Citation: Metal. "A Year in Her Arms: An Experience with MDMA (Ecstasy) (exp20607)". Erowid.org. Oct 28, 2005. erowid.org/exp/20607
They call me Metal, I was named by the candy kids my first night rolling. In fact, ecstasy was my very first drug experience, and it made me fall in love with artificially altered conciousness. In the raver culture I had finally found somewhere I fit in, where I could develop useful social skills that I enjoyed (dancing), and a world full of love came in a little $20 pill. It all seemed so right. It made perfect sense. I dont remember why. After that, the other drugs came, too. Ive sampled and rejected nearly every drug in existance, because they simply dont measure up to ecstasy, or just dont make me feel good. Speeding and/or puking savagely is not a really appealing thing to plan the night around, but X always seemed such a harmless alternative to what I considered 'real' drugs.
Ive just settled in front of my computer after my last night of using ecstasy. I decided some time ago that the marginal costs have been outweighing the marginal benefit. My intention was to stop using, but I wanted one last night in the arms of ecstasy, and so I had one. I ate four pills, more than Ive ever taken in a night before, after a couple months off. It turns out, my tolerance didnt decrease over that time, and so I got very minimal effects with lots of side effects from these pills, despite their being of excellent quality (verified through chemical testing combined with verbal survey). Last night reminded me of the reasons I did ecstasy for so long (a long time in my view, just under a year) and so regularly, and the reasons why I shouldnt anymore.
Before I begin, I need to say that I dont recommend drug use to anyone who isnt fully prepared. Drugs, used improperly, will shatter dreams, and one will see one's life falling apart. Believe me, I was there. The secret is in how I talk to myself, how I view my relationship with said substance. If one is going to do a drug, do it out of a want, not a need. Needs get complicated, and chemical needs are simply absurd. It wont happen if a person is overly careful. Drugs are damn expensive, if you hadnt already noticed. In under a year I easily spent several thousands on my diverse and extended experimentation.
First, I'll describe the positive aspects in my life that have come about due to X. I used to be severely depressed. I was put on antidepressants, but they just made it worse. There really wasnt a whole lot that could be done. I was withdrawing farther and farther within my walls, granting access to none. That first night, it all changed. All of a sudden, there was love. The building was teeming with it. I made innumerable new friends, and they all remembered who I was the next time I went. Finally, a place to belong, where I can spend time with people with similar musical tastes. Ecstasy gave me something to look forward to in life, as twisted as that now sounds to me. I always knew she would be waiting to offer me her love... And she got me through the hardest year of my life. I was treated very well in our early encounters... The experience was so powerful, it called into question everything that I believed. I'm eternally grateful and respectful of the unique nature of the chemical interaction between my brain and my pills, but at the same time, see that the efficacy has run its course. Burnout is real. If my purpose for using this drug is to get the most I can out of it, in experience and emotional healing, it cannot be used to excess. Being constantly worn out from ecstasy use wont do my body or balance any good. It can leave me quite vulnerable.

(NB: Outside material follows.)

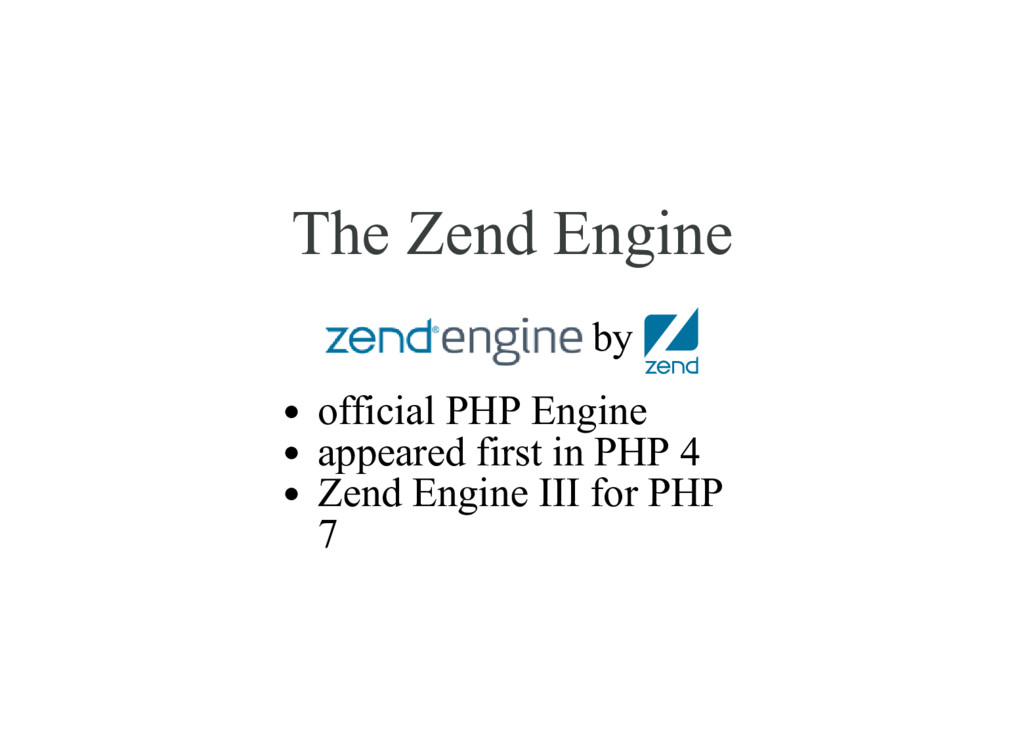 The Zend Engine by official PHP Engine appeared...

What I dont like about ecstasy is this: the body load and side effects may be comforting at first, but as the dosage rises, so does the damage and pain of the nightly grind. Ecstasy makes me feel like a lover left at the altar. Right when I was getting all I could out of it, and really growing, she left me. The pills stopped working regardless of dosage. Luckily, I was ready to move on to the next stage. I can honestly say, after this last night of attempted rolling, that I am done with ecstasy. No more do I get the euphoria, no longer do I get a body buzz. Slightly heightened senses and energy to dance. Not worth the $64 I spent and this feeling in my bones. That old familiar ache. The ache of one who has been out exterting himself for far too long, but was too fucked up to notice it. In as many aspects that X opens my eyes, there are instances where it closes my eyes. I caught myself daydreaming about it... My unseeing eyes fixed on some ambiguous point at the front of the classroom. I felt a need I never thought possible. Not a physical urge, or requirement set out by my body, simply a very strong desire, a longing for the artificial love as one might pine for the presence of another human being. A truly intimate affair with ecstasy is like falling in love, and therein lies the element of danger with this drug.

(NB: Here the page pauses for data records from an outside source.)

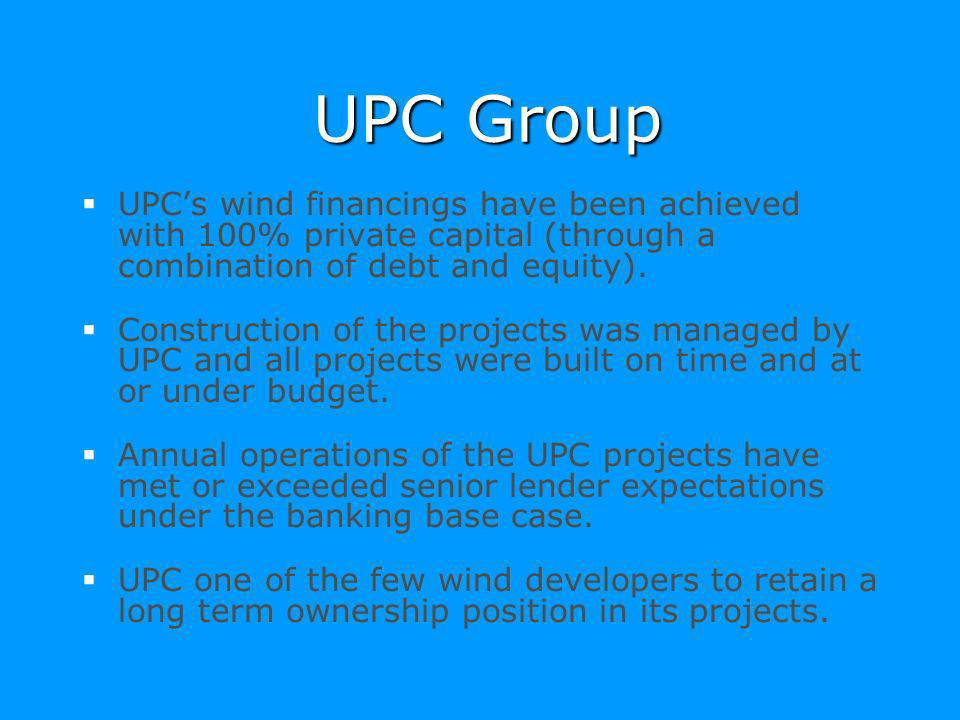 UPC Group UPC's wind financings have been achieved with 100% private capital (through a combination of debt and equity).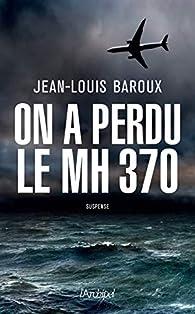 On a perdu le MH370 par Jean-Louis Baroux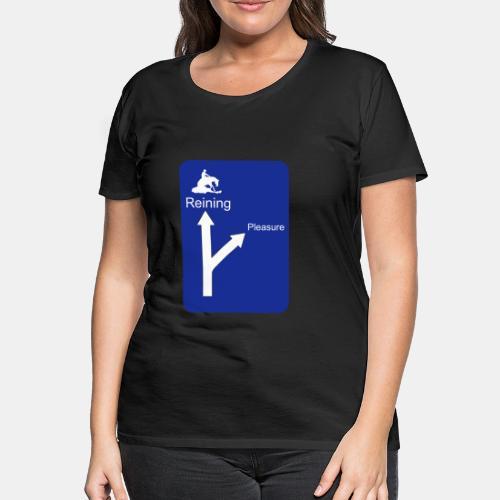 Wegweiser Reining - Frauen Premium T-Shirt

Once I had a 'hard designer drug' under my belt, and none the worse for wear (yet), my views on drug abuse of other kinds slackened. I wouldnt blame the drug. I wouldnt label it a gateway drug, because the reasons people go all out when they get into drugs is the repression factor. If we gave children a thorough understanding of these substances, there would be no experimenting to do. Also, the fact that so many people escape the world for short periods of time artificially points to an underlying flaw in our social system, which allows a few popularity and approval. Growing up in that environment, to learn that behind closed doors there exists an underground organization that will accept you for whomever and however you choose to be, I was enraptured from the start. There are just so many catalysts that can make drug use spiral out of control from conservative, to moderate, to excessive usage in no time flat. The fact that I did resort to such chemical means of satiation caused me to be distanced from most of my friends and family. Had they stopped to think, they just might have seen that I needed people in my life. Living sober is much more rich and rewarding... And that statement is far removed from my stance only a few short months ago.

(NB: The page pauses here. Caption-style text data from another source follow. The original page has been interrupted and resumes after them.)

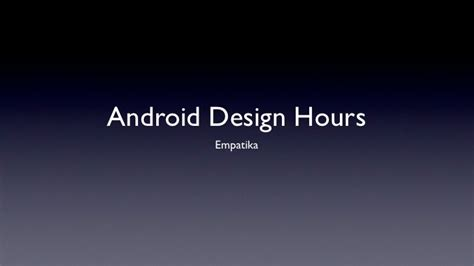 Android Hours android design hours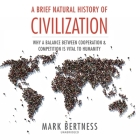 A Brief Natural History of Civilization Lib/E: Why a Balance Between Cooperation and Competition Is Vital to Humanity Cover Image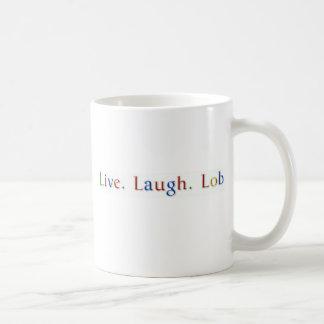 Live. Lachen. Lob. Kaffee-Tasse Tasse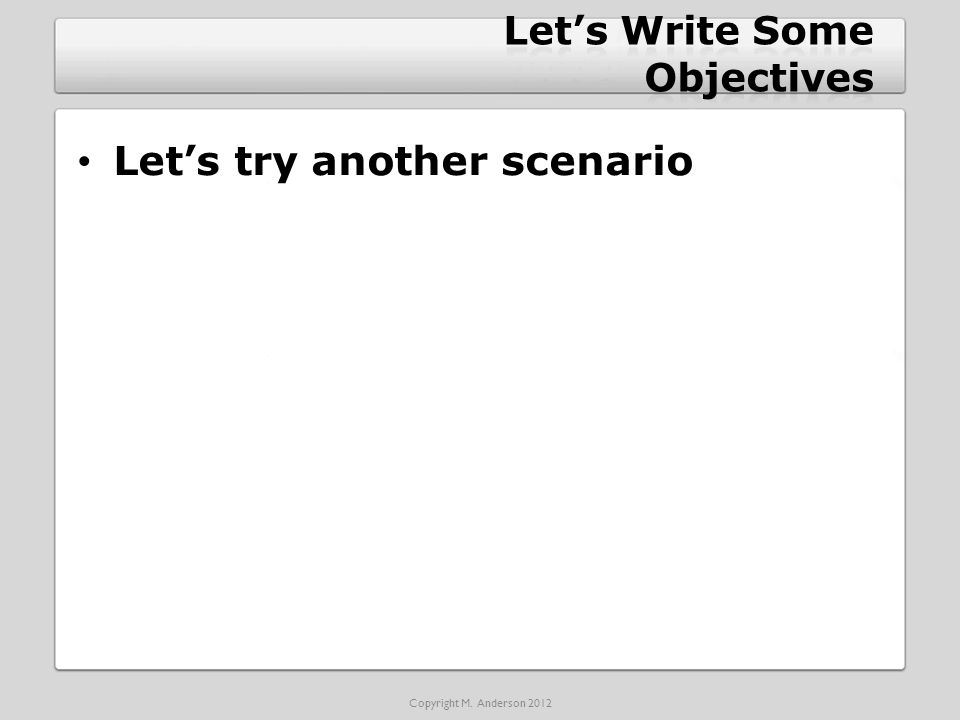Let's try another scenario Copyright M. Anderson 2012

Ecstasy accelerated my emotional growth, but this cannot be said to be true in all cases. Loss of purity opens the doors to more sins that then seem much more reasonable. To one who has used ecstasy and benefits from use, please space it out. Make every time special and never, ever use the word 'need' in reference to drugs. If you dont follow these guidelines, then at some point down the road, youll be kicking yourself for all the harm youve sustained. I dont remember much of this past year. It was the year of the chemical. One year is all it took me to figure out that these arent the way to salvation. For others, it may take longer. Until you see the world through wizened eyes, I know youll most likely believe what you want to believe, and do what you want to do. Of all drugs, ecstasy is one of the most harmless, but still not something to be taken lightly. If you see negative trends developing in a friend, try to help. Its when nobody makes the offer/effort to help and you really need it that the desperation and utter loss of control develop. You need not take all of what I have to say. Cross reference. Find it out for yourself if you absolutely must, I just hope you dont have to learn it in too hard of a way. We can all get through this. I hope my experience helps someone. Take care of yourself and each other.